From the outset, public governance advisers have been a central part of the ID LIVER team. With an increased risk for developing liver disease themselves, these public team members have role descriptions, inductions, training and ongoing support from VOCAL to help ensure active and meaningful involvement. Their roles focus on communication, both within the project and externally and working closely with community brokers and public contributors in the Liver Network.  

Community brokers are people trusted in their community; they are supported to work as a research connector to meaningfully involve people who are often marginalised and underrepresented in research.  

ID LIVER have worked in partnership with people with lived experience of drug or alcohol use, obesity, diabetes, people from South Asian communities, and those living in deprived neighbourhoods. 

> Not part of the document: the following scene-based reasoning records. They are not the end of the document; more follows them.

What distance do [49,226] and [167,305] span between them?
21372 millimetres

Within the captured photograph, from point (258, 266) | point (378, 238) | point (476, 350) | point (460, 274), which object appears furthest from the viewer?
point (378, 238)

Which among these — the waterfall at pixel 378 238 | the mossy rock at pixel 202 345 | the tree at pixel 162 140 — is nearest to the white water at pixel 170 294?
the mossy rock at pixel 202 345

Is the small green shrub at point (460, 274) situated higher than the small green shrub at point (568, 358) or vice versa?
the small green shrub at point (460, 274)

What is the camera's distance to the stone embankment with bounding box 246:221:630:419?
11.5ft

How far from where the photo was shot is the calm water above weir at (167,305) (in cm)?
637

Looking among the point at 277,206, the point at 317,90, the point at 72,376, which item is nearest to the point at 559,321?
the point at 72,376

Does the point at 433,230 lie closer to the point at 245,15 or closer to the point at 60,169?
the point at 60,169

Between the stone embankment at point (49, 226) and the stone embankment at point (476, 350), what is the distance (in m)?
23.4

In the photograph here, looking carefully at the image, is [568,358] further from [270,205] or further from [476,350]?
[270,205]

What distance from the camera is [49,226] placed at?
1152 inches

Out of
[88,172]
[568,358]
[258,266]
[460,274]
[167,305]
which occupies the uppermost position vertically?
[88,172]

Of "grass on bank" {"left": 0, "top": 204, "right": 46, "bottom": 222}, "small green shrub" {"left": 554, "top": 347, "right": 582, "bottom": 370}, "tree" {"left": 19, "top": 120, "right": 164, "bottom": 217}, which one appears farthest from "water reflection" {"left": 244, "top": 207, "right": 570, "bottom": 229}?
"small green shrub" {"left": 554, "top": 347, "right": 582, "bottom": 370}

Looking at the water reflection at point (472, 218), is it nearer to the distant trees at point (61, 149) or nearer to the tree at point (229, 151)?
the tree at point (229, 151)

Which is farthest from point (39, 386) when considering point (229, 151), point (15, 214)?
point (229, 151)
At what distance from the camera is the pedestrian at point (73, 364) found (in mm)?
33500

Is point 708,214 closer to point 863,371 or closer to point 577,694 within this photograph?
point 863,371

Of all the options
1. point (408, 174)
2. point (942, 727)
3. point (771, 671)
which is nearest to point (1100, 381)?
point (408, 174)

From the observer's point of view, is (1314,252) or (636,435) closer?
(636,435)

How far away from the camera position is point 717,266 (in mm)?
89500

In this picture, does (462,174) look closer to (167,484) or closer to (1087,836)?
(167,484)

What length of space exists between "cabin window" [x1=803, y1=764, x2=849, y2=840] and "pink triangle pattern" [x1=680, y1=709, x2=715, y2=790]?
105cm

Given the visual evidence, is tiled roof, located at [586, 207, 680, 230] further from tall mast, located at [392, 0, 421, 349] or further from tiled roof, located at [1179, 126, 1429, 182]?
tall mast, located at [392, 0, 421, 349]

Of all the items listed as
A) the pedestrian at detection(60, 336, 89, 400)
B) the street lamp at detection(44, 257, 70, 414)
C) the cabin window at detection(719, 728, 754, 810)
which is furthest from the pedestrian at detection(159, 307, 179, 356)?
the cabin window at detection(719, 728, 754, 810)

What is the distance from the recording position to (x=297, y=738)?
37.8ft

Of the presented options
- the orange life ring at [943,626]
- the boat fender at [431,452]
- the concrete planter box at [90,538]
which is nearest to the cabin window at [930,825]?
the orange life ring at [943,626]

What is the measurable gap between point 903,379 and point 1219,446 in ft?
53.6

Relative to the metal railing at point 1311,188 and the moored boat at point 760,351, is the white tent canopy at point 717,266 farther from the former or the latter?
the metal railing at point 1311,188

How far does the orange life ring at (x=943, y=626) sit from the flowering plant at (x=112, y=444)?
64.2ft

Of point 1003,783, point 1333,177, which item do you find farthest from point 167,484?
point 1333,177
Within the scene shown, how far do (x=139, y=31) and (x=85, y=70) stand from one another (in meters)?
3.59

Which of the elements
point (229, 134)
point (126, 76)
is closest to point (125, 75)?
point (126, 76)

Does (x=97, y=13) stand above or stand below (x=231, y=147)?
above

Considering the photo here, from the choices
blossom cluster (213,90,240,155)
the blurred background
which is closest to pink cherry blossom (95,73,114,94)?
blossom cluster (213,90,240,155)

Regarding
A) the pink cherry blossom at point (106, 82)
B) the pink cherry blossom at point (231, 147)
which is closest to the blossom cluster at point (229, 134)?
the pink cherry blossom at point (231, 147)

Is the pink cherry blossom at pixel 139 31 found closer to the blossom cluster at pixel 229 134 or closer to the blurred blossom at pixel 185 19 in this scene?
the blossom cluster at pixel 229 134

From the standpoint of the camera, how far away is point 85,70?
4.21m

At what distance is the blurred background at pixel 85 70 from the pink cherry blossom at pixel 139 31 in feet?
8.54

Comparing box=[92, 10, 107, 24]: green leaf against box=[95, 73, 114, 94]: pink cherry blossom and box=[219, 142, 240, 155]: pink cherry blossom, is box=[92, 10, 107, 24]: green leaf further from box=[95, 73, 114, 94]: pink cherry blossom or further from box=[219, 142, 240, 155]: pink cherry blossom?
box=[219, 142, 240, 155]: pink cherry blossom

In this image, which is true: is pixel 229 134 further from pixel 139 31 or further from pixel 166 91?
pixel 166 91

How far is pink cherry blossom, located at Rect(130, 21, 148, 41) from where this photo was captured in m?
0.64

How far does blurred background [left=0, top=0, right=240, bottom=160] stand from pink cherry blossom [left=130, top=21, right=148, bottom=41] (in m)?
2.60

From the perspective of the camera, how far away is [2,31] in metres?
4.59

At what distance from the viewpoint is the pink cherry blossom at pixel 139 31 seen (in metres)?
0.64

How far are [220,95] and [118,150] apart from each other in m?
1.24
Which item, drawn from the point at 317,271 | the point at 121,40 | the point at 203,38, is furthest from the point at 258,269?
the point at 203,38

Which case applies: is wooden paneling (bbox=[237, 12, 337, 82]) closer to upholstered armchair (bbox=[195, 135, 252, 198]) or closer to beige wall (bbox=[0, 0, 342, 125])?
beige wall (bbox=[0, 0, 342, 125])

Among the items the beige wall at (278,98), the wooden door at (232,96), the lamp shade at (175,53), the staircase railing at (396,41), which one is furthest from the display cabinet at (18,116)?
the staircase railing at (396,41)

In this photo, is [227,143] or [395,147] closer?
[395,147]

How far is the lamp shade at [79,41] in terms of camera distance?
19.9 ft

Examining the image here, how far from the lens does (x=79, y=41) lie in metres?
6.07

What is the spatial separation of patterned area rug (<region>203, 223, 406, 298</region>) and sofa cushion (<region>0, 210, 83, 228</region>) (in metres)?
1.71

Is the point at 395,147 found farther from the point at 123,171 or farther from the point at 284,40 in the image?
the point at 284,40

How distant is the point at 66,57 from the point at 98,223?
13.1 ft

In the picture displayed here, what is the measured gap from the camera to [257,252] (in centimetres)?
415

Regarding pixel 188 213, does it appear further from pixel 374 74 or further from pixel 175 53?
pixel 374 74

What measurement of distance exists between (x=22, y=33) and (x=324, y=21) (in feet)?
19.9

A governance adviser-led project ‘Liver Talk’ asked people at increased risk of developing liver disease what conversations they would like about their own risk. Peer-to-peer discussion audio recordings from this project have become an animation to help clinicians (and the public) have better conversations about liver disease risk. 

The British Liver Trust hosts the animation on its website with a co-produced discussion guide. The animation aligns with NHS ‘Make every contact count’ initiative and can support training and Continuing Professional Development (CPD) for junior doctors and allied health professionals. It will also be shared with groups working with people at increased risk of developing liver disease. 

The Liver talk team have the chance to help thousands reduce their risk of developing liver disease. If more of the public is aware of the lifestyle factors associated with the disease, then they can make the necessary adjustments to reduce their disease risk.